● MATERIAL TO PROCESS

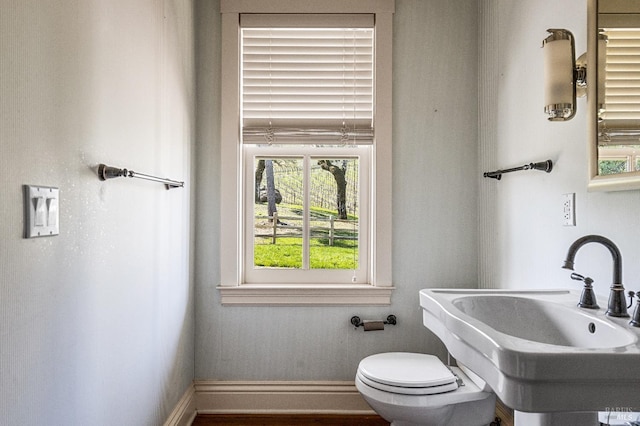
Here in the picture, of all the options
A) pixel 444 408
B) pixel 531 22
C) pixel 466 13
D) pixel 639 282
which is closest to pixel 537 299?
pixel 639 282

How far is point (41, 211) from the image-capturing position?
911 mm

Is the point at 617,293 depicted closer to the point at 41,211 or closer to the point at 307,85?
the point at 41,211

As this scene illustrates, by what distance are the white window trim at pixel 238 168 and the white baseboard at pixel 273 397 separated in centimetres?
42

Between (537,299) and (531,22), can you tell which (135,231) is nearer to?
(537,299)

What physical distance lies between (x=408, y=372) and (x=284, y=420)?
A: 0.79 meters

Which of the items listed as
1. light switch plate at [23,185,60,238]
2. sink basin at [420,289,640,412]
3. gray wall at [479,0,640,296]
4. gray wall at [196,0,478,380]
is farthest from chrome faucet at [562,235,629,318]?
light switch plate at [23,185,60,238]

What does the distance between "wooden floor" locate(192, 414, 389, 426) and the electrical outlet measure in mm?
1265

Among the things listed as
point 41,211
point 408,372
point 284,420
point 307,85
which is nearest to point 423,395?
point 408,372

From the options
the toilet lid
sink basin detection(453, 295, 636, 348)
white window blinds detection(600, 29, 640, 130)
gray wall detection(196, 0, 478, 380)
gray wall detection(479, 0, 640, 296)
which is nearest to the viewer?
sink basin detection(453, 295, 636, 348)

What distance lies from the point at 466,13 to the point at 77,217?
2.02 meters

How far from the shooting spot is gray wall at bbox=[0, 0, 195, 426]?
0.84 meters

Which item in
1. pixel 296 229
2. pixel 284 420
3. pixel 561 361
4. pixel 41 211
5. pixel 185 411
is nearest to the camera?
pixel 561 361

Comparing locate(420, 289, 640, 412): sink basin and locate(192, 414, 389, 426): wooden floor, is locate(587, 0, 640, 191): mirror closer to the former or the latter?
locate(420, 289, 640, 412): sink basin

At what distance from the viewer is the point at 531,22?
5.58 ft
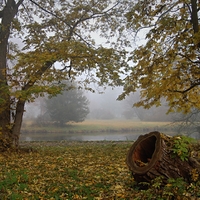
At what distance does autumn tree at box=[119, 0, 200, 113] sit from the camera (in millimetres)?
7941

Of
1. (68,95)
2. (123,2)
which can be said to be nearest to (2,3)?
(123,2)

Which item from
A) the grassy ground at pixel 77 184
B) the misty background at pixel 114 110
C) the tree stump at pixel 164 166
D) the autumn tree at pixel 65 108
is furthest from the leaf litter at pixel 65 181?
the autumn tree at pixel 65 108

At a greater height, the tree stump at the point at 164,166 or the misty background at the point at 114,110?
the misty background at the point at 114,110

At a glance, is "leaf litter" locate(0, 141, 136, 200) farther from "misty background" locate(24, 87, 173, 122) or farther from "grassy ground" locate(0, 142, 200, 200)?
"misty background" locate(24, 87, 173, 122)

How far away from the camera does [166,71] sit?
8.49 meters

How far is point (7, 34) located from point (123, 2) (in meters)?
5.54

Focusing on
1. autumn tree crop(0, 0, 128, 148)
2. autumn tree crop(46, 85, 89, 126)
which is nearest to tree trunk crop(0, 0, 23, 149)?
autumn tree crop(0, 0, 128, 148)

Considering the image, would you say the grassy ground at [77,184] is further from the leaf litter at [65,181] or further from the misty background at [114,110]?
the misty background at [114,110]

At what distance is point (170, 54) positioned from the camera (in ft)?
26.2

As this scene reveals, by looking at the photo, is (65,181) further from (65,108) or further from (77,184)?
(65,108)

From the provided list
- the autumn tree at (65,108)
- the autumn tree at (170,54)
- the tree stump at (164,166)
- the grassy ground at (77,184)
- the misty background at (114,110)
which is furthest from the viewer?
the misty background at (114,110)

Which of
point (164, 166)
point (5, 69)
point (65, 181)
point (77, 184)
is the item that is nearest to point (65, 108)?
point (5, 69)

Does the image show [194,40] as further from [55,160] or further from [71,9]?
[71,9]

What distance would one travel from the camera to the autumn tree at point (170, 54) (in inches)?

● EXERCISE AIM
Copy all of the rows above word for word, leaving out the pictures.

● CORRECT OUTPUT
Here in the picture, of all the options
A) pixel 444 408
B) pixel 531 22
C) pixel 466 13
D) pixel 639 282
which is closest to pixel 537 299?
pixel 639 282

How far is point (41, 211) from the image-capturing position?
911 mm

Is the point at 617,293 depicted closer to the point at 41,211 or closer to the point at 307,85?
the point at 41,211

As this scene illustrates, by what distance are the white window trim at pixel 238 168 and the white baseboard at pixel 273 397 separated in centimetres?
42

Between (537,299) and (531,22), can you tell which (135,231) is nearer to?
(537,299)

What physical distance lies between (x=408, y=372) and (x=284, y=420)?
A: 0.79 meters

Which of the items listed as
1. light switch plate at [23,185,60,238]
2. sink basin at [420,289,640,412]
3. gray wall at [479,0,640,296]
4. gray wall at [196,0,478,380]
is farthest from chrome faucet at [562,235,629,318]?
light switch plate at [23,185,60,238]

What does the distance between "wooden floor" locate(192, 414, 389, 426) and the electrical outlet measure in mm?
1265

Among the things listed as
point 41,211
point 408,372
point 284,420
point 307,85
which is nearest to point 423,395?
point 408,372

From the options
the toilet lid
sink basin detection(453, 295, 636, 348)
white window blinds detection(600, 29, 640, 130)
gray wall detection(196, 0, 478, 380)
gray wall detection(479, 0, 640, 296)
which is nearest to the viewer?
sink basin detection(453, 295, 636, 348)

What distance lies from the point at 466,13 to the point at 77,217?
2.02 meters

How far from the shooting spot is gray wall at bbox=[0, 0, 195, 426]?
0.84 meters

Which item in
1. pixel 296 229
2. pixel 284 420
3. pixel 561 361
4. pixel 41 211
5. pixel 185 411
is nearest to the camera?
pixel 561 361

Comparing locate(420, 289, 640, 412): sink basin and locate(192, 414, 389, 426): wooden floor, is locate(587, 0, 640, 191): mirror closer to the former or the latter?
locate(420, 289, 640, 412): sink basin

At what distance from the viewer is the point at 531,22?
5.58 ft
At what distance does autumn tree at box=[119, 0, 200, 113] sit from the camera (in millimetres)?
7941

Of
1. (68,95)
2. (123,2)
which can be said to be nearest to (2,3)?
(123,2)

Which item from
A) the grassy ground at pixel 77 184
B) the misty background at pixel 114 110
C) the tree stump at pixel 164 166
D) the autumn tree at pixel 65 108
is furthest from the leaf litter at pixel 65 181?
the autumn tree at pixel 65 108

At a greater height, the tree stump at the point at 164,166 or the misty background at the point at 114,110?
the misty background at the point at 114,110

At a glance, is "leaf litter" locate(0, 141, 136, 200) farther from "misty background" locate(24, 87, 173, 122) or farther from "grassy ground" locate(0, 142, 200, 200)?
"misty background" locate(24, 87, 173, 122)

How far away from the camera does [166,71] sit?
8.49 meters

How far is point (7, 34) located from point (123, 2) (in meters)?
5.54

Focusing on
1. autumn tree crop(0, 0, 128, 148)
2. autumn tree crop(46, 85, 89, 126)
which is nearest to tree trunk crop(0, 0, 23, 149)?
autumn tree crop(0, 0, 128, 148)

Considering the image, would you say the grassy ground at [77,184] is further from the leaf litter at [65,181] or further from the misty background at [114,110]?
the misty background at [114,110]

At what distance is point (170, 54) positioned from the camera (in ft)?
26.2

As this scene reveals, by looking at the photo, is (65,181) further from (65,108) or further from (77,184)?
(65,108)

From the provided list
- the autumn tree at (65,108)
- the autumn tree at (170,54)
- the tree stump at (164,166)
- the grassy ground at (77,184)
- the misty background at (114,110)
which is furthest from the viewer?
the misty background at (114,110)

Which of
point (164, 166)
point (5, 69)
point (65, 181)
point (77, 184)
is the item that is nearest to point (65, 108)?
point (5, 69)

Does the image show [194,40] as further from [55,160] or further from [71,9]?
[71,9]

What distance would one travel from the camera to the autumn tree at point (170, 54) (in inches)?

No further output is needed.